All of this is not to say that Brad or Rick’s policy suggestions are bad ones. On redistricting, for example, I support moves toward nonpartisan redistricting commissions. But the Constitution does not mandate these policy changes. (Rick can correct me if I am wrong, but I believe his reliance on the Elections Clause is of recent vintage; in the past, Rick and his often-co-author Sam Issacharoff have argued for the court to read competition into the Constitution even while acknowledging that the Constitution does not explicitly provide a “textual hook” for doing so.)
The common problem with Brad’s and Rick’s projects is that they would have the Supreme Court impose “one size fits all” solutions for the entire United States, when there is no compelling reason to do so. A court that acts modestly considers whether intervention is really necessary, or whether the political process itself can be trusted to work things out. It engages in careful balancing on a step-by-step basis, balancing individual rights against the stated and proven interests of the state.
When it comes to campaign finance, a court conducting a careful balancing could well conclude that the Vermont spending limits impose too high a free speech cost, particularly because they are not coupled with generous public financing to ensure that a variety of different voices are heard. But Brad would have the court strike down the Vermont contribution limits too, taking the Court down the deregulationist road without a showing that contribution limits have prevented robust political debate.

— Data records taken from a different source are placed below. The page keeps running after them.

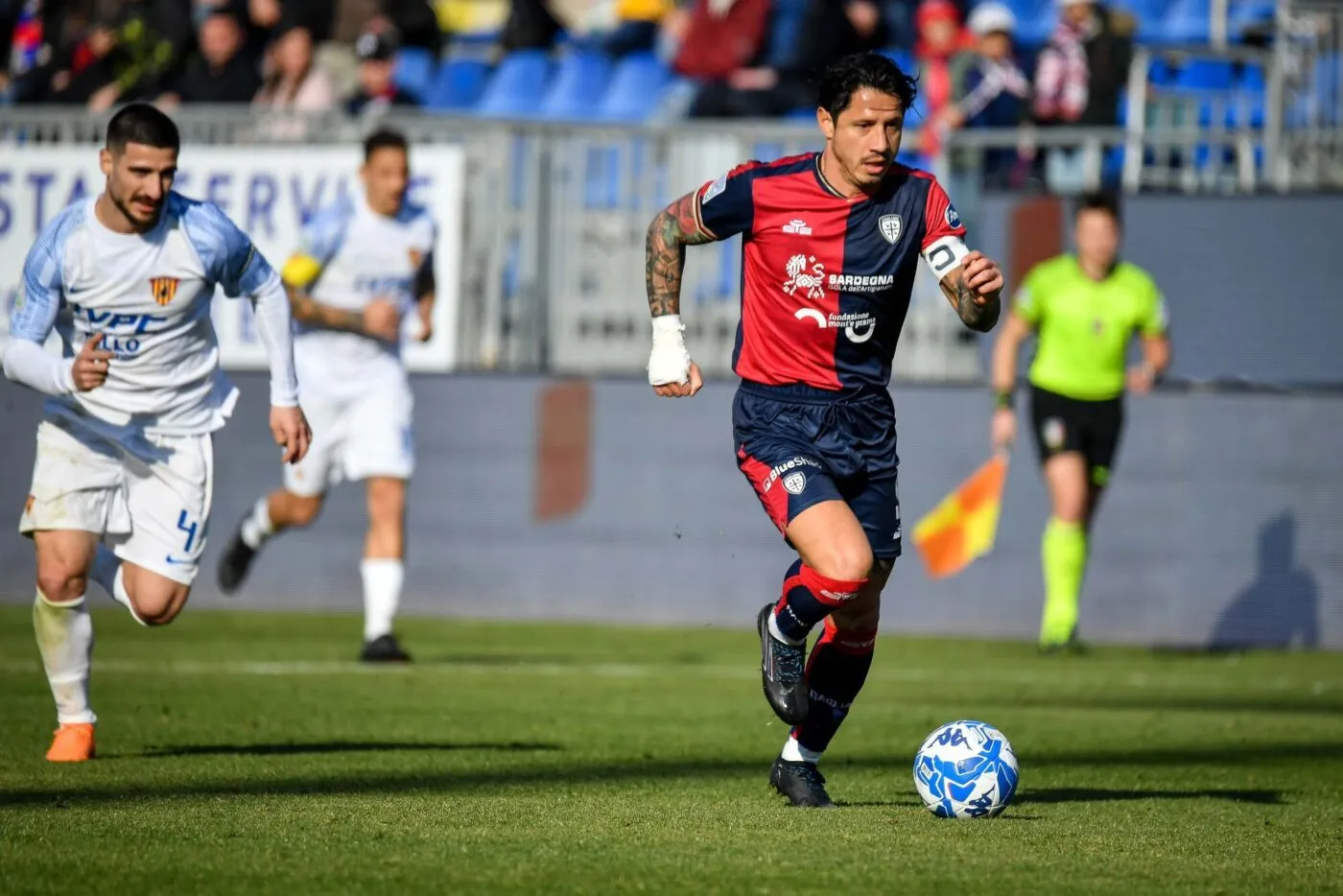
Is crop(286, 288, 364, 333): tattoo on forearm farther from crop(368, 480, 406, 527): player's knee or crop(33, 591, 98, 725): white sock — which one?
crop(33, 591, 98, 725): white sock

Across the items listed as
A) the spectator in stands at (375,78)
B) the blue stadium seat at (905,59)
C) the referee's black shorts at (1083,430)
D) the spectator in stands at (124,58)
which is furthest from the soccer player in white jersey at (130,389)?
the blue stadium seat at (905,59)

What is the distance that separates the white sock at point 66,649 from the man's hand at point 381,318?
4.35 m

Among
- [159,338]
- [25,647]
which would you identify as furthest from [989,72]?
[159,338]

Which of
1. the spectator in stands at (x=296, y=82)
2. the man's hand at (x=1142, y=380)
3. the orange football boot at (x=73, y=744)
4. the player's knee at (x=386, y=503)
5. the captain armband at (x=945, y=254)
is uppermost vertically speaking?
the spectator in stands at (x=296, y=82)

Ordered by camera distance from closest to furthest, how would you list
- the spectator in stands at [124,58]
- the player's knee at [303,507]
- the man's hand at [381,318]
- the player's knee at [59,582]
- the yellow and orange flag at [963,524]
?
the player's knee at [59,582]
the man's hand at [381,318]
the player's knee at [303,507]
the yellow and orange flag at [963,524]
the spectator in stands at [124,58]

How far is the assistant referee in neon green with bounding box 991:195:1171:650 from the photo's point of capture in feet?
44.2

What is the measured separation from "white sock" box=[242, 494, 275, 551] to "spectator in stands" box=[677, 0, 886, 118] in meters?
6.39

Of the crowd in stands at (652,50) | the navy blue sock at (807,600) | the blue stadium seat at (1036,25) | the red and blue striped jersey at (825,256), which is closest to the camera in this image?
the navy blue sock at (807,600)

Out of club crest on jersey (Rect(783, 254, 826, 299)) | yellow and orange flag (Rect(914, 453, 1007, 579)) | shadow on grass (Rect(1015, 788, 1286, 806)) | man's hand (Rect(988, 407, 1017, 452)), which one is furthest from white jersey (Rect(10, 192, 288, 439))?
yellow and orange flag (Rect(914, 453, 1007, 579))

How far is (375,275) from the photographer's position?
12.4m

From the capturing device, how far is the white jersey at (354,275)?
12258 millimetres

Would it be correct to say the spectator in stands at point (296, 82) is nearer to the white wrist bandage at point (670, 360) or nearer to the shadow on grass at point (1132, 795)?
the white wrist bandage at point (670, 360)

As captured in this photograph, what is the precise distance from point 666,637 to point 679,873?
892cm

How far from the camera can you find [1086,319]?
1357 cm
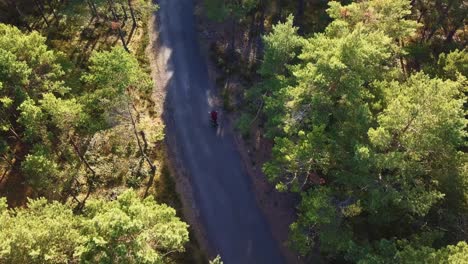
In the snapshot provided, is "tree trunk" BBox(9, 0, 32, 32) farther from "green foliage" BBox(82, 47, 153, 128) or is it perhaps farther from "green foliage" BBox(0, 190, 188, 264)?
"green foliage" BBox(0, 190, 188, 264)

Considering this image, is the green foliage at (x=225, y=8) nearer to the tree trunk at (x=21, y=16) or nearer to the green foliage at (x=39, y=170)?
the tree trunk at (x=21, y=16)

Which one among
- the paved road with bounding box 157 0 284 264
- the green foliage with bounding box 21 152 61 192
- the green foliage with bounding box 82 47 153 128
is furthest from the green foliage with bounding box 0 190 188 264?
the paved road with bounding box 157 0 284 264

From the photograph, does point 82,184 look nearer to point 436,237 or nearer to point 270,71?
point 270,71

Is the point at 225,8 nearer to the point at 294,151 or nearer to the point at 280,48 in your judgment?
the point at 280,48

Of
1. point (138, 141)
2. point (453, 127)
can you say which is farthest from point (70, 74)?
point (453, 127)

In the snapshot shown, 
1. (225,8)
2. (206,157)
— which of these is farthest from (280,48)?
(206,157)

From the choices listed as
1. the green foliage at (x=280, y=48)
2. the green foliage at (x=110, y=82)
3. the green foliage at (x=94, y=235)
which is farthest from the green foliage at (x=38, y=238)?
the green foliage at (x=280, y=48)
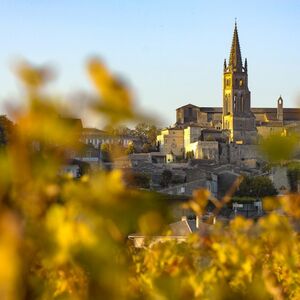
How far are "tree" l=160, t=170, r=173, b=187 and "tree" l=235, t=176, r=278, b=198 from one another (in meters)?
5.34

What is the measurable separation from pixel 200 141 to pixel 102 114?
274 ft

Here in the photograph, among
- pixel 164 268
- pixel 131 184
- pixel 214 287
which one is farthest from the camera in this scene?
pixel 164 268

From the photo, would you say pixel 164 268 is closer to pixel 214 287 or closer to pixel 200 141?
pixel 214 287

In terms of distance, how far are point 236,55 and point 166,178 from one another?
163 feet

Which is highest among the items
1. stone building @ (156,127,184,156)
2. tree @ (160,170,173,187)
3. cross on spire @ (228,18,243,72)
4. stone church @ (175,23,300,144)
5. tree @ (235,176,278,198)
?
cross on spire @ (228,18,243,72)

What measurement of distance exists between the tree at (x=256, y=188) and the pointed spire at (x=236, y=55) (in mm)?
51165

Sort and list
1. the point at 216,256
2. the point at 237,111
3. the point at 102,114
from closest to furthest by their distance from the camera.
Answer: the point at 102,114, the point at 216,256, the point at 237,111

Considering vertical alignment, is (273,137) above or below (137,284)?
above

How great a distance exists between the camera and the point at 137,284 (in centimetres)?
391

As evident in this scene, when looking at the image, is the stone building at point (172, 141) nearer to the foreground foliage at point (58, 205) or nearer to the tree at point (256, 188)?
the tree at point (256, 188)

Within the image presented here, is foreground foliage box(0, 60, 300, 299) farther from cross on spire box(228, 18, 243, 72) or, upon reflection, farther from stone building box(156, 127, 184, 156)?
cross on spire box(228, 18, 243, 72)

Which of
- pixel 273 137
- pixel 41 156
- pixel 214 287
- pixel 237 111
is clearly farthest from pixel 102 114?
pixel 237 111

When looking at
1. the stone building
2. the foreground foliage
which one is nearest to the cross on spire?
the stone building

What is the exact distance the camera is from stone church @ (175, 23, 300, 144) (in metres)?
101
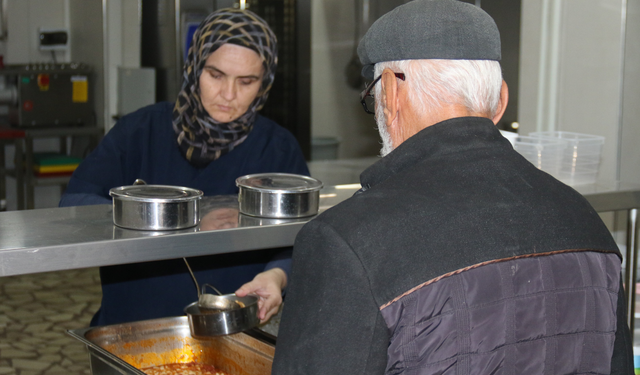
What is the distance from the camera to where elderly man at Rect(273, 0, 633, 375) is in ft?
2.63

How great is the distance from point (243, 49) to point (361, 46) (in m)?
0.76

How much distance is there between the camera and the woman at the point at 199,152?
172 cm

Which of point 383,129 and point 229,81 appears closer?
point 383,129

When it comes to redistricting, Dan Lowenstein is right that there is a political solution-the Constitution fully empowers Congress to ban mid-decade redistricting. And states can impose redistricting reform on their own. Rick might claim that self-interested legislators will never draw competitive districts on their own. But what is interesting is that in the 24 states with the initiative process, where the people can make an end-run around the legislature, we don’t see a clamoring for redistricting reform. (Voters recently rejected such reform in California and Ohio .) Until we know the political process is really stuck, it is premature for courts to impose such draconian limits on state redistricting processes.